日本語訳を! 1-(1)
お願いします。
Imagine you are the king of Egypt. Strut about a bit, you can. After all, you're the supreme ruler―the Pharaoh, the Great One. You command armies. If you say fight, they fight to the death. You have thousands of servants―a few just to fan you with ostrich feathers when you're feeling a tad overheated. Your brothers and sisters, parents, teachers, and friends have to do what you order. YOU have inherited the right to make laws and dole out punishments. They had better behave. When you walk by, people fall to their knees and press their noses into the dirt. Some tremble when you pass―who knows what you might say to the gods the next time you speak to them? The crops grow because you say so. The Great River flows because you convince the gods it must. Now imagine wielding all that power when you are only six years old. That's how old you would be if you were the Pharaoh Pepi II in Egypt 4,000 years ago.

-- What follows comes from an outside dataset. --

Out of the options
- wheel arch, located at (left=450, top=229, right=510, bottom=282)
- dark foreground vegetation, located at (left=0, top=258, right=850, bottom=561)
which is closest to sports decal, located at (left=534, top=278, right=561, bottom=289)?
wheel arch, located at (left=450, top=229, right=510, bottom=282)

If you were Pepi II, your kingdom would have looked a lot like the barren, red landscape of Mars if it weren't for one thing―the Great River, a river we now call the Nile. Flowing north, the Nile cuts throtgh the deshret, or the red land. Limestone cliffs rise above the river like castle walls. The ancient Egyptians said the gods put those cliffs there to protect them. In fact, your entire kingdom is surrounded by natural barriers that protect it. To the east and west, the desert keeps out invaders. To the north, before the Nile dumps into the sea, it branches out into a triangle of marshland we call the Delta (it would be hard for your enemies to march through a swamp). And to the south the Nile protects your kingdom again, this time with a series of rocky rapids called the Cataracts.